REQUEST => Copy out word for word the stretch of the records from their start through the line that contains "539 centimetres", including that line, and leave the pictures out of your answer.

EXERCISE DATA =>
— BEGIN —

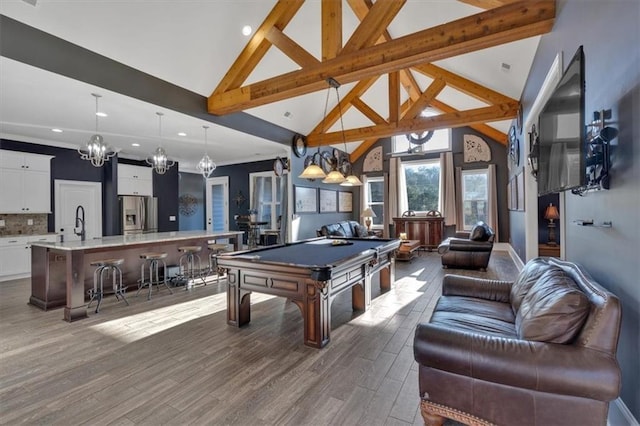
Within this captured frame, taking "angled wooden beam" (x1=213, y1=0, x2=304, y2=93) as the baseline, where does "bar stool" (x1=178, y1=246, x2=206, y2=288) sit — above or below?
below

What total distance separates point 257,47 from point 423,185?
6808mm

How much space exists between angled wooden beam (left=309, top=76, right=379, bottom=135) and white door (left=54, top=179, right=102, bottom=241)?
539 centimetres

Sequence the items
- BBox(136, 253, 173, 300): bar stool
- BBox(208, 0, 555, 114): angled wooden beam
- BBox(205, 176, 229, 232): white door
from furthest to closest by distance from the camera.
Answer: BBox(205, 176, 229, 232): white door → BBox(136, 253, 173, 300): bar stool → BBox(208, 0, 555, 114): angled wooden beam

— END —

RESULT BELOW =>
Within this captured frame, taking "angled wooden beam" (x1=213, y1=0, x2=304, y2=93) as the baseline, where does "bar stool" (x1=178, y1=246, x2=206, y2=288) sit — above or below?
below

What total distance separates point 257,47 from point 423,185?
6808mm

How much space exists between angled wooden beam (left=309, top=76, right=379, bottom=135) and white door (left=54, top=179, right=102, bottom=241)?
539 centimetres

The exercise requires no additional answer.